River running through a village in the mountains

 

[1] Eddie Gibbs, ChurchNext: Quantum Changes in How We Do Ministry. (Downers Grove: InterVarsity Press, 2000).


[2] Phil Zuckerman, Society without God: What the Least Religious Nations Can Tell Us about Contentment. (New York: New York University Press, 2010) quoted in Anne Mie Arndt Skak Johanson, When What We Know is Not Enough: Exploring Danish Contemporary Spirituality.(Unpublished doctoral paper, Fuller Graduate University, 2016), 25.


[3] Anne-Louise Eriksson, Goran Gunner, and Niclas Blader, Exploring a Heritage: Evangelical Lutheran Churches in the North. (Pasadena: Wipf and Stock Publishers, 2012), 170-187, quoted in Anne Mie Arndt Skak Johanson, When What We Know is Not Enough: Exploring Danish Contemporary Spirituality.(Unpublished doctoral paper, Fuller Graduate University, 2016), 18.

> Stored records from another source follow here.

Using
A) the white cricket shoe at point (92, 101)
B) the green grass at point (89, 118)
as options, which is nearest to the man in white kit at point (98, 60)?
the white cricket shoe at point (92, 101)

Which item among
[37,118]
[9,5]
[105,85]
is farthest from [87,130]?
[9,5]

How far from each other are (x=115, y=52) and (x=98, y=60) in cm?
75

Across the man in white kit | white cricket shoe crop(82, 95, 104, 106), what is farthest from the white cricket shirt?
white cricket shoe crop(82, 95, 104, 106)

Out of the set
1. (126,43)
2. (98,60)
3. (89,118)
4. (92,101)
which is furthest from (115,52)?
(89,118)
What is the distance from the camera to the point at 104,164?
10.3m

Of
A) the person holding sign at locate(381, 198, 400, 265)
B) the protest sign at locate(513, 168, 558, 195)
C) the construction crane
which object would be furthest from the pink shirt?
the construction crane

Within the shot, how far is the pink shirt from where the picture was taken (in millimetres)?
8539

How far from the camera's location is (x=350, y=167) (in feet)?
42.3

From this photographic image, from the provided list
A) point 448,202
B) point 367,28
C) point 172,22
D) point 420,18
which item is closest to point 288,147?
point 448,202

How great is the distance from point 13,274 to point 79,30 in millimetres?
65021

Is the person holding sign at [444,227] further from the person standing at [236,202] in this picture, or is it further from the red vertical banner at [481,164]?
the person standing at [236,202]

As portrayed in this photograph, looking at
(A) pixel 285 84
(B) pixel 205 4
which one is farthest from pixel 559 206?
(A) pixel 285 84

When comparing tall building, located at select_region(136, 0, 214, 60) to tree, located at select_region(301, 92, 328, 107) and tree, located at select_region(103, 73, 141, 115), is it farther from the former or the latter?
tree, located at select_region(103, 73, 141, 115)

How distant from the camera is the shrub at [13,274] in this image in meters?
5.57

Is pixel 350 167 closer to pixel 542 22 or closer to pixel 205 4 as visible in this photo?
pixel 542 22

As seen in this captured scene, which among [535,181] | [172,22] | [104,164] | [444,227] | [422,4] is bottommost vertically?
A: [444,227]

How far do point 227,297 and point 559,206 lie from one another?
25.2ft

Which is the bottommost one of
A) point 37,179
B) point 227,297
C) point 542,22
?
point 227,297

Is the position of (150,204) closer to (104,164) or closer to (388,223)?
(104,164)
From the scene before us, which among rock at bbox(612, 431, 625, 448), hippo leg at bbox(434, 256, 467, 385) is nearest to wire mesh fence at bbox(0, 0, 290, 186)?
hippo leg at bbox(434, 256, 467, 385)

[4] An apt term used by Lesslie Newbigin, The Gospel in a Pluralist Society, (Grand Rapids, W.B. Eerdmans Publishing, 1989).


[5] Gabe Lyons, The Next Christians: The Good News about the End of Christian America.(New York: Doubleday Religion, 2010),200 quoted in Colin Tuggle, Godly Grit: A Practical, Research-Driven Framework for Strengthening Ministry Perseverance, (Pasadena, Fuller Graduate University, 2019), 29.